_OBJECTIVE_
Please render the data below as a Markdown table with the columns Row and Line, covering everything from the line containing "How far would" down to the line containing "2.38 metres", both included. Number the rows and leave out blank lines.

(Records excerpted from a collection)
+ + + + + + +
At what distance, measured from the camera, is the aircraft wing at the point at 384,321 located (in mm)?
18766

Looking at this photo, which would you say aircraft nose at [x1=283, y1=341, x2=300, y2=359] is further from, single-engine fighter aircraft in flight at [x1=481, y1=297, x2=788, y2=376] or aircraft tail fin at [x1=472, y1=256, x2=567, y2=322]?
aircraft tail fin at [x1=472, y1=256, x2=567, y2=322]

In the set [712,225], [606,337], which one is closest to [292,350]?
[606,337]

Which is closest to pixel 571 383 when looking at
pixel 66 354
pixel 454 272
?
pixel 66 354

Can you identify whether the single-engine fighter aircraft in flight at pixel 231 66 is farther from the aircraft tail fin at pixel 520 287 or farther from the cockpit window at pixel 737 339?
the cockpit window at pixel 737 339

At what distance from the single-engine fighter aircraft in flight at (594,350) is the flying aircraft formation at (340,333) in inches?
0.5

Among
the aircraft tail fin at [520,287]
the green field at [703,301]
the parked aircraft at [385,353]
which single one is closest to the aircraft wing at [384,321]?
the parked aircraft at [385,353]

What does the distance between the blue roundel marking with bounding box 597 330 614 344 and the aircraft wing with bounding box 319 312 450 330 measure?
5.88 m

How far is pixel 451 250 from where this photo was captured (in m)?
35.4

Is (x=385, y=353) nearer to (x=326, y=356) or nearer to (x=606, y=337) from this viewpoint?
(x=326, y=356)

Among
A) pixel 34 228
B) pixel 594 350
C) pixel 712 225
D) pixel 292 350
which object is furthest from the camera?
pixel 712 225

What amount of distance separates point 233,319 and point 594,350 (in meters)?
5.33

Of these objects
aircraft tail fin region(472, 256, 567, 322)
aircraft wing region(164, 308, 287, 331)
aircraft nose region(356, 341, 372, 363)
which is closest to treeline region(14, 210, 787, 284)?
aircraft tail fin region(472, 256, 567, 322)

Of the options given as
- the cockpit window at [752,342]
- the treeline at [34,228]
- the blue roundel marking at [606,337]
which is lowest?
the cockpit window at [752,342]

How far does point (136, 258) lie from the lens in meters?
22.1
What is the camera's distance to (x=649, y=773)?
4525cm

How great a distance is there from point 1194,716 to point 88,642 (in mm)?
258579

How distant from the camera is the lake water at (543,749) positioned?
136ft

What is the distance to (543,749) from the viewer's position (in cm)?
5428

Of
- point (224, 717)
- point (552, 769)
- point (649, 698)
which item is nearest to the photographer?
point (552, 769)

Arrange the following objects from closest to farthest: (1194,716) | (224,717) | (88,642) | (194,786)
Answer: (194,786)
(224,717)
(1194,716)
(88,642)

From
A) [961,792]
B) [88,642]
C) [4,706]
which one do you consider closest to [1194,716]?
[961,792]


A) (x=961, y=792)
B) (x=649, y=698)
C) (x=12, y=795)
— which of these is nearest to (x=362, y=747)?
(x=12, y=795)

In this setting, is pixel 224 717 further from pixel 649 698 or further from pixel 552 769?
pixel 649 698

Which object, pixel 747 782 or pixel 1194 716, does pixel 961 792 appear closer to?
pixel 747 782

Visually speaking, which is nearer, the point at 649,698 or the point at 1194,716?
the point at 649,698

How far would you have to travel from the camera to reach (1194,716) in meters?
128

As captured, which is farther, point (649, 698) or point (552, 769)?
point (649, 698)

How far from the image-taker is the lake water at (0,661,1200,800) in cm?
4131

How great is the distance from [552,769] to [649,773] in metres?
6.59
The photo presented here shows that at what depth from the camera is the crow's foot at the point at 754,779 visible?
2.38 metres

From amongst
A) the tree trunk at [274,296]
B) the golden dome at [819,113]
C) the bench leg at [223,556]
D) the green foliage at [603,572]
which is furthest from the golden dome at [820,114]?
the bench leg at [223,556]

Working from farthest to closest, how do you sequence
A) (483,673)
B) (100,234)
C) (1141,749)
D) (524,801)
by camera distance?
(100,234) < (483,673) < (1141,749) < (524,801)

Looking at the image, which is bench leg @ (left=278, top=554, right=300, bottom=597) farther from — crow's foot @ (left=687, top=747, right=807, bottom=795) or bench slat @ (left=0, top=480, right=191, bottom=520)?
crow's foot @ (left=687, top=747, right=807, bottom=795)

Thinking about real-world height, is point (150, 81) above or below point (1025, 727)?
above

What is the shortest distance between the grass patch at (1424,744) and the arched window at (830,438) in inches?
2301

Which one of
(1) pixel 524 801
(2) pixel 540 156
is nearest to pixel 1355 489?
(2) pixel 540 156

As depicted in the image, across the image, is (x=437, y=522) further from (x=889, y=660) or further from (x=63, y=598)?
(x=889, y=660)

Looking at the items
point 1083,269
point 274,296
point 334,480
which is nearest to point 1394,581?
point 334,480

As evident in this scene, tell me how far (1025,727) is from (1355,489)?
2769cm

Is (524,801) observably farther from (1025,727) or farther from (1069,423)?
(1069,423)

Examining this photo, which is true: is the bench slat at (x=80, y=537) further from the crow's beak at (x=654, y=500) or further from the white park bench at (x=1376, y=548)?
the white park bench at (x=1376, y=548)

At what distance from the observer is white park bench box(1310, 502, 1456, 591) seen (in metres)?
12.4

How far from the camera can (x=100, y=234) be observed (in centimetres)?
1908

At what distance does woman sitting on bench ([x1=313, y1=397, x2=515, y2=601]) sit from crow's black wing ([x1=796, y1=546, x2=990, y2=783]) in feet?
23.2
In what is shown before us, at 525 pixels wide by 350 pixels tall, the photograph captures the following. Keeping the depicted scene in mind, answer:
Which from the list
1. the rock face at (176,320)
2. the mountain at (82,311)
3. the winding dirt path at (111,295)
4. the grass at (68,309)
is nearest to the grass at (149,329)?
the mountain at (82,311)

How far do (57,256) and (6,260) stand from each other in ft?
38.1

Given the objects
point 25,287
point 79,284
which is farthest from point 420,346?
+ + + + + + +
_FINAL RESULT_
| Row | Line |
|---|---|
| 1 | How far would you have to travel from the camera to reach (1194,716) in meters? |
| 2 | 128 |
| 3 | As captured, which is farther, point (649, 698) or point (552, 769)? |
| 4 | point (649, 698) |
| 5 | How far from the image-taker is the lake water at (0,661,1200,800) in cm? |
| 6 | 4131 |
| 7 | How great is the distance from [552,769] to [649,773] in metres? |
| 8 | 6.59 |
| 9 | The photo presented here shows that at what depth from the camera is the crow's foot at the point at 754,779 visible? |
| 10 | 2.38 metres |